::: STORED DATA :::

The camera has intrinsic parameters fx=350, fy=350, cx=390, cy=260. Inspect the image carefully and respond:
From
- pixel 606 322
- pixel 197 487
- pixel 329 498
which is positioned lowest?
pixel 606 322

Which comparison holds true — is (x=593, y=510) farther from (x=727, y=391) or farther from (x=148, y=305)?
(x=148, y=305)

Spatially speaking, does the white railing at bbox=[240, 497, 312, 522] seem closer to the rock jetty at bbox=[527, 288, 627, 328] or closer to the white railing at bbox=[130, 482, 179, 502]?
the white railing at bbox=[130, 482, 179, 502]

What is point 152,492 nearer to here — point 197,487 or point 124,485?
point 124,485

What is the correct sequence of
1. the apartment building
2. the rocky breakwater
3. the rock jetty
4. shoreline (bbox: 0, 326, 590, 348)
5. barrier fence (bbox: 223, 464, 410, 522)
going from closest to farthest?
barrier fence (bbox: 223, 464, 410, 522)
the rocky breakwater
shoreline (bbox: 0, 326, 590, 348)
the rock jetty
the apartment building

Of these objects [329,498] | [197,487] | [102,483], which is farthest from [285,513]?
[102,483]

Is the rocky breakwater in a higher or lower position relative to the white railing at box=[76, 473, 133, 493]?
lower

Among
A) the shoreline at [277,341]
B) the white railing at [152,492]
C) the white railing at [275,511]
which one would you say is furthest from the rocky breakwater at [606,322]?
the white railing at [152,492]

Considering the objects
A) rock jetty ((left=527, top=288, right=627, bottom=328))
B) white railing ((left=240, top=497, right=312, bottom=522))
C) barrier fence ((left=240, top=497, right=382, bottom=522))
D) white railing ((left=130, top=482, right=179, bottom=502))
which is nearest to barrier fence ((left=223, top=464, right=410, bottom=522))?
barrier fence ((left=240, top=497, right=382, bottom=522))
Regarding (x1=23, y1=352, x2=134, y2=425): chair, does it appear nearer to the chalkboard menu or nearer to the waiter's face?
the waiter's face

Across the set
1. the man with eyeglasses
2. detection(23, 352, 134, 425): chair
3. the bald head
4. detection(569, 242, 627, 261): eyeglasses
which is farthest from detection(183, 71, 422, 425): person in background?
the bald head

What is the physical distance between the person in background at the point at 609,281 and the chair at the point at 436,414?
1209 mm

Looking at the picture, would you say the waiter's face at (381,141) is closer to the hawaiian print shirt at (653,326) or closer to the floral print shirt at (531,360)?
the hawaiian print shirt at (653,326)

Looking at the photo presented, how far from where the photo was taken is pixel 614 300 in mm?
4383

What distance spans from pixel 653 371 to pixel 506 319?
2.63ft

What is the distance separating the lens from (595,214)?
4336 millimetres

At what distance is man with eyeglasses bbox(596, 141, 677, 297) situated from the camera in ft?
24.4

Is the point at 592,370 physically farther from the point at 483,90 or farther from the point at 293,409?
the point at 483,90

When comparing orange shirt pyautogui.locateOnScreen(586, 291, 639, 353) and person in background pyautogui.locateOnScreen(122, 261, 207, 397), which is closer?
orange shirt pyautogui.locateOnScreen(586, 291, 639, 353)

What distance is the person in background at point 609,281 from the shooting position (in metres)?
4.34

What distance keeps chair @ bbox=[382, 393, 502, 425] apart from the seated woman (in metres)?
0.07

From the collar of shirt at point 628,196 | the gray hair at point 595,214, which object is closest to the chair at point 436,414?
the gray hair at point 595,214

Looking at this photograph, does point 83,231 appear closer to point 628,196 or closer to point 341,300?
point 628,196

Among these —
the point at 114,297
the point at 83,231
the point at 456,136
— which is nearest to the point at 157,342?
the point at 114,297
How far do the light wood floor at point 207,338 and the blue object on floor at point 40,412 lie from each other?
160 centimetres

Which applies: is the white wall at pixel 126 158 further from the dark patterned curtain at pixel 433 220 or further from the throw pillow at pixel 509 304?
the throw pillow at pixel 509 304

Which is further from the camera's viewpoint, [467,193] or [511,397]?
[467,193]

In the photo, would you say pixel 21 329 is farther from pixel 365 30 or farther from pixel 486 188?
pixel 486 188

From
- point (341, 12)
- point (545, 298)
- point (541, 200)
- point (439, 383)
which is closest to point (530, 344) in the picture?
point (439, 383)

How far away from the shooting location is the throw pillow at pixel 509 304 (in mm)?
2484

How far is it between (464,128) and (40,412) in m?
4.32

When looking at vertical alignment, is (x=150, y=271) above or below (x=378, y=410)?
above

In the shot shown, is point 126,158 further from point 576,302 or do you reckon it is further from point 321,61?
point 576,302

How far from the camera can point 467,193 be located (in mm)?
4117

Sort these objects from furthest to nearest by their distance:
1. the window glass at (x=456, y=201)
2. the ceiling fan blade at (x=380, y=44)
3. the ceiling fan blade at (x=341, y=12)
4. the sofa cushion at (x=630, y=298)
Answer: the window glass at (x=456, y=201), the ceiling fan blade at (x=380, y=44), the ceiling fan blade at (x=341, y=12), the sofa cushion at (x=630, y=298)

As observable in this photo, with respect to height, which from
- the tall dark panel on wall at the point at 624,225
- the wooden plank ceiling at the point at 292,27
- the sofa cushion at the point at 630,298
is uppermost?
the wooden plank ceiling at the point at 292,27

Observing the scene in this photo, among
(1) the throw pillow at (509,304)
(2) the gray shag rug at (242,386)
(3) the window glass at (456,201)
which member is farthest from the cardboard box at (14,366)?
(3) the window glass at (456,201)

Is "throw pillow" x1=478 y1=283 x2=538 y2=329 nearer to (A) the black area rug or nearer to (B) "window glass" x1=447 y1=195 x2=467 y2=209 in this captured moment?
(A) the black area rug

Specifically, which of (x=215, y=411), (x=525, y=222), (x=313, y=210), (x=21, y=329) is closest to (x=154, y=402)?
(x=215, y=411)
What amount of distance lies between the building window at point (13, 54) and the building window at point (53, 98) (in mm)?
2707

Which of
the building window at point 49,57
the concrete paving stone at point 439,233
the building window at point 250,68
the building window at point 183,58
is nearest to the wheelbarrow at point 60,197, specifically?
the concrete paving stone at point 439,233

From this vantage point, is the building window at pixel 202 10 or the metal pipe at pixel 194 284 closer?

:::

**DO THIS:** Copy out, unchanged, everything from the line containing "What amount of" down to the last line of the data file above.

**OUTPUT FOR THIS TASK:**
What amount of distance lies between the building window at point (13, 54) and the building window at point (53, 98) (in mm)?
2707

Which of
the building window at point 49,57
the concrete paving stone at point 439,233
the building window at point 250,68
the building window at point 183,58
is nearest to the wheelbarrow at point 60,197, specifically?
the concrete paving stone at point 439,233

From this vantage point, is the building window at pixel 202 10 or the metal pipe at pixel 194 284 closer?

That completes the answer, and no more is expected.